For Phil Gann and Liz Haverman, the class at Dierbergs was their first — he gave her the class as a birthday gift. They will be going to more, they said.
“I love to cook, I love to watch Food Network. I try to get new ideas, because you feel like you keep cooking the same things,” Haverman said.
“She’s really good at cooking, and I’m really good at sampling,” Gann said.
Perhaps the most hands-on of the classes I took was at Kitchen Conservatory, making bagels and bialys. Margi Kahn, the school’s doyenne of dough, led the class through the ins and outs of making the traditionally Jewish delicacies.
No fan of bagels she calls “as big as our heads,” Kahn gave plenty of tips for making bagels that taste like bagels, instead of bread.
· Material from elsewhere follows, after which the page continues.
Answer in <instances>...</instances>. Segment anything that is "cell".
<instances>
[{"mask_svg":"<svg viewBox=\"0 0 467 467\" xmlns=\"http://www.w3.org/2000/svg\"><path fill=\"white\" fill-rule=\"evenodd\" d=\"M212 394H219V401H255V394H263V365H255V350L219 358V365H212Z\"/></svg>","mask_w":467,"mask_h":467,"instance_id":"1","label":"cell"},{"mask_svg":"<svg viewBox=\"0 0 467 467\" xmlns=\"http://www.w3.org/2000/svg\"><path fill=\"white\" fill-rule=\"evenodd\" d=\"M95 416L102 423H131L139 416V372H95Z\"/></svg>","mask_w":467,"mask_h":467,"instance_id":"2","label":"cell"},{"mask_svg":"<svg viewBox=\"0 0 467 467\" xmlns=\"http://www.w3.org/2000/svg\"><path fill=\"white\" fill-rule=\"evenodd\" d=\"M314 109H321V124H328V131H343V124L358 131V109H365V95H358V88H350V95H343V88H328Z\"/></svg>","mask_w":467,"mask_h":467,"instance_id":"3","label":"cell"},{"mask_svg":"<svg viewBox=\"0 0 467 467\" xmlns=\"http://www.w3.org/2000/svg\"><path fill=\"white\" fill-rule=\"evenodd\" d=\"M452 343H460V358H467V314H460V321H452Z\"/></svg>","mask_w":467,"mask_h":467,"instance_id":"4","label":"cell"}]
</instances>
For a fully developed flavor, she starts by making a sponge, which is a thin batter that begins to ferment before more flour is added.
And the flour she uses (for the bagels only) is different from the norm. Instead of using all bread flour, she adds a portion of whole wheat flour for a nuttier and deeper taste. And to create that slight bagel tang, she adds just a bit of vinegar.
The bialys did not have these enhancements to the flavor, but otherwise the onion-flavored rolls, which have a depression instead of a hole, are made in much the same way. The biggest difference between them and bagels is in the way they are cooked.
Bialys are baked; bagels are briefly boiled before baking — and when done professionally, the water has lye in it. To avoid any danger from the lye, we used baking soda, which created the same familiar chewy crust.
And for further enjoyment of our bagels and bialys, as if any were needed, we also mixed together a quick assortment of spreads to go with them.
For Helena Docherty, the class was the 40th she had attended, all at Kitchen Conservatory, in a year and a half. She has been trying a wide variety of cuisines (she enjoys French the most, because it is the foundation for all European cooking), and has been baking as well as cooking.
She likes the school, she said, because “they are very professional, and the recipes are reproducible. I could actually make the recipes at home.”
Her husband is a doctor in the Army Reserves, currently stationed in Germany. The last time he came home after a deployment, she tried out her recipes on him.
“He really appreciated my newly gained knowledge,” she said.